====== Data section
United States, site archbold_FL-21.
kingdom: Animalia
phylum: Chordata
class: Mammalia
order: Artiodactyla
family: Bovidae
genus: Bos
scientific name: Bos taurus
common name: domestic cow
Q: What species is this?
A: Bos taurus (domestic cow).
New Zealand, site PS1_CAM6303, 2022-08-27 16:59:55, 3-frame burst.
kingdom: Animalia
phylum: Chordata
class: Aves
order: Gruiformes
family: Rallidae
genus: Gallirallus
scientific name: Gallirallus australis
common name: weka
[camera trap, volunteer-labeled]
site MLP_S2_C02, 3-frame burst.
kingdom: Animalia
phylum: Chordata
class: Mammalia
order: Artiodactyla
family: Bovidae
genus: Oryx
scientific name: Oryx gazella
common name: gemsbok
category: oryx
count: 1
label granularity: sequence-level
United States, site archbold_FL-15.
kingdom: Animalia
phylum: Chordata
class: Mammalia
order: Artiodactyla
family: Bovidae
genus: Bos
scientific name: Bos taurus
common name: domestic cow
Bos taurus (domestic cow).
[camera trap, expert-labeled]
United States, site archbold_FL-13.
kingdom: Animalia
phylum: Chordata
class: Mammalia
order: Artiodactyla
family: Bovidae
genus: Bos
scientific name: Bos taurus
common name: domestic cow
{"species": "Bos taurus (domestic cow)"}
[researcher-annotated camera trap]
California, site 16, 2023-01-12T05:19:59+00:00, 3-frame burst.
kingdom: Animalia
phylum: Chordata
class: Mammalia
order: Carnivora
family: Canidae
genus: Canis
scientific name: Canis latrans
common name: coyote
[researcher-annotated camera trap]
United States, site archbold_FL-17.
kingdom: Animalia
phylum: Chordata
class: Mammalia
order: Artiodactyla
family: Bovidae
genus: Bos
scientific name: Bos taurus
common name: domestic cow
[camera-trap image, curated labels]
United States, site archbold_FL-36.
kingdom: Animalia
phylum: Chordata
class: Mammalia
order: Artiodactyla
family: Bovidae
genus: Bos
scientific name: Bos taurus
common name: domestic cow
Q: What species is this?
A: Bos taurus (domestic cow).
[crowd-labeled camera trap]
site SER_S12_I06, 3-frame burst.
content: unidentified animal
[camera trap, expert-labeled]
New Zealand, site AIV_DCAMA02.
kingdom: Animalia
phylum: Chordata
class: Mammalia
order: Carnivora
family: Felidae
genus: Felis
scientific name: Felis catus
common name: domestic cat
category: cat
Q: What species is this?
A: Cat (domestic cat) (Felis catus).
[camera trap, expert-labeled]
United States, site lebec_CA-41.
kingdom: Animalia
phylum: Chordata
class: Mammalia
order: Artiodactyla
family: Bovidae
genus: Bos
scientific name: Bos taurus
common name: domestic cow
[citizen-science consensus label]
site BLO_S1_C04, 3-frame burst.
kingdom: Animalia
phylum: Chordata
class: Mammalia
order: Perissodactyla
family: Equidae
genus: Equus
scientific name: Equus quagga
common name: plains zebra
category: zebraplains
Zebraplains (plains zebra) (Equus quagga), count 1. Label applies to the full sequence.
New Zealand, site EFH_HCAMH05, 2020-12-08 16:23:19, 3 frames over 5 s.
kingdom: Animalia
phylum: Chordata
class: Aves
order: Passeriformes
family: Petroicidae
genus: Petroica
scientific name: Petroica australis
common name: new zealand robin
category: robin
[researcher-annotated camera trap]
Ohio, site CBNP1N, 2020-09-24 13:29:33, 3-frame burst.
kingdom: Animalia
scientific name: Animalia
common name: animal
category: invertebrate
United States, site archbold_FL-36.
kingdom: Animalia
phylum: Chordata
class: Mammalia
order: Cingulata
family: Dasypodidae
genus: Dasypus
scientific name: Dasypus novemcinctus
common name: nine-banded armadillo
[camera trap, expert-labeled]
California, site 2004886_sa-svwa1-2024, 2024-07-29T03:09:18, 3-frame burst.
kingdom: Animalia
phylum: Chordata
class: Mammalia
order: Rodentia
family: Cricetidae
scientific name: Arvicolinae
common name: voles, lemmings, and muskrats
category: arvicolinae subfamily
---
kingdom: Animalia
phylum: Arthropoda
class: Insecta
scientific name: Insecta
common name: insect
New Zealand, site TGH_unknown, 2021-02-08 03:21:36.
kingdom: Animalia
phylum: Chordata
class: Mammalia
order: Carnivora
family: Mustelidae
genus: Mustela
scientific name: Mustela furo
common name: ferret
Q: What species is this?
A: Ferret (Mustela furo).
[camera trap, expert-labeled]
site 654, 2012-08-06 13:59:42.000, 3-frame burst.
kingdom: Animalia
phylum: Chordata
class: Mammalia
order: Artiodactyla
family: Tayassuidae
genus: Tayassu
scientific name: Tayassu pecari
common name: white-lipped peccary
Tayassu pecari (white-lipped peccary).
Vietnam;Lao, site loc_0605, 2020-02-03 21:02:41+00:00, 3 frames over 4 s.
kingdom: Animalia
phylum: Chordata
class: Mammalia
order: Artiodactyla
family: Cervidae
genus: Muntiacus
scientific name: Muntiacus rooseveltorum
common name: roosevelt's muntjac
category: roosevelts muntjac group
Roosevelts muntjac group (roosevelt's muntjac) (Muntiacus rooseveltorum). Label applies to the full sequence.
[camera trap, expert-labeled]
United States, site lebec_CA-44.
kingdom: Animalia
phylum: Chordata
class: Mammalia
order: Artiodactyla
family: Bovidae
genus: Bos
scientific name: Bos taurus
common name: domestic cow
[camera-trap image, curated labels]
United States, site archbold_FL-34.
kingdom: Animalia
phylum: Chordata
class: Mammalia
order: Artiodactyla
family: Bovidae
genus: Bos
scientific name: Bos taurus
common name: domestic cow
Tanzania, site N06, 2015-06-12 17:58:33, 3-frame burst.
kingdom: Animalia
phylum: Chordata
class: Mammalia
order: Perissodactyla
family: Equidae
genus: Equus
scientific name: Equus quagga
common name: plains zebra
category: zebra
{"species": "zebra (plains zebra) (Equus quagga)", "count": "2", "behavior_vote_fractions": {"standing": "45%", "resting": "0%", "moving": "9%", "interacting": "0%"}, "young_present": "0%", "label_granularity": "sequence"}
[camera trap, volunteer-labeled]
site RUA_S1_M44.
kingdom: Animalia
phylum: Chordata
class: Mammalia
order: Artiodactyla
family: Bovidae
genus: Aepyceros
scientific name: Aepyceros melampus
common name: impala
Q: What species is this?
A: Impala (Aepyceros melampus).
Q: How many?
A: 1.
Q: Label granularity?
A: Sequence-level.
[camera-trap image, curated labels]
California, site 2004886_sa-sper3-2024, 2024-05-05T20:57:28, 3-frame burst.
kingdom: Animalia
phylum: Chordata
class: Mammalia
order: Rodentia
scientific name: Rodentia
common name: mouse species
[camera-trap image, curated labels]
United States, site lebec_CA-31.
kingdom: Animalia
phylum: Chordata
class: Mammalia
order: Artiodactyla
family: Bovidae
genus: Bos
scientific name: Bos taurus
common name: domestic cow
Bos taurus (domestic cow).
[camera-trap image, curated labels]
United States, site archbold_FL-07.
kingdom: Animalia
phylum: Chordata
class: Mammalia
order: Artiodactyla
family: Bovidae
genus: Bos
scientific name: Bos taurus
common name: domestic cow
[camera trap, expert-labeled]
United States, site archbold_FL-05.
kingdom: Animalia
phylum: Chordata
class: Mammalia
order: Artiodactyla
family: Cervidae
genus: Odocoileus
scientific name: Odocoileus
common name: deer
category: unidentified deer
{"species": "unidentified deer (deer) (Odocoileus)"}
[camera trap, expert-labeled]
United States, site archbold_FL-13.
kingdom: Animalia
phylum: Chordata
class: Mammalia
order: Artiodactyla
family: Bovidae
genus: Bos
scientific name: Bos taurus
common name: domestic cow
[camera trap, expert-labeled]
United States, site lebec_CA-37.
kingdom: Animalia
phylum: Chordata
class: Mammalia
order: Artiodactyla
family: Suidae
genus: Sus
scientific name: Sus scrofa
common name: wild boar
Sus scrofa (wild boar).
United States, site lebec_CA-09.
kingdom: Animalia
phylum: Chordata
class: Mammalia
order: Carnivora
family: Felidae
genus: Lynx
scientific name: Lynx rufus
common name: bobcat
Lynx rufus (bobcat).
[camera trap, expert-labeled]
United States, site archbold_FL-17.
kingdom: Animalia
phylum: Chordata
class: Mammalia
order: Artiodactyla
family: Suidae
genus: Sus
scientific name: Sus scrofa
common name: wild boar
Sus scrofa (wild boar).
============
● Activity: For each line in the entries that contains the string "burst", make a copy.

● Response to the exercise:
New Zealand, site PS1_CAM6303, 2022-08-27 16:59:55, 3-frame burst.
site MLP_S2_C02, 3-frame burst.
California, site 16, 2023-01-12T05:19:59+00:00, 3-frame burst.
site SER_S12_I06, 3-frame burst.
site BLO_S1_C04, 3-frame burst.
Ohio, site CBNP1N, 2020-09-24 13:29:33, 3-frame burst.
California, site 2004886_sa-svwa1-2024, 2024-07-29T03:09:18, 3-frame burst.
site 654, 2012-08-06 13:59:42.000, 3-frame burst.
Tanzania, site N06, 2015-06-12 17:58:33, 3-frame burst.
California, site 2004886_sa-sper3-2024, 2024-05-05T20:57:28, 3-frame burst.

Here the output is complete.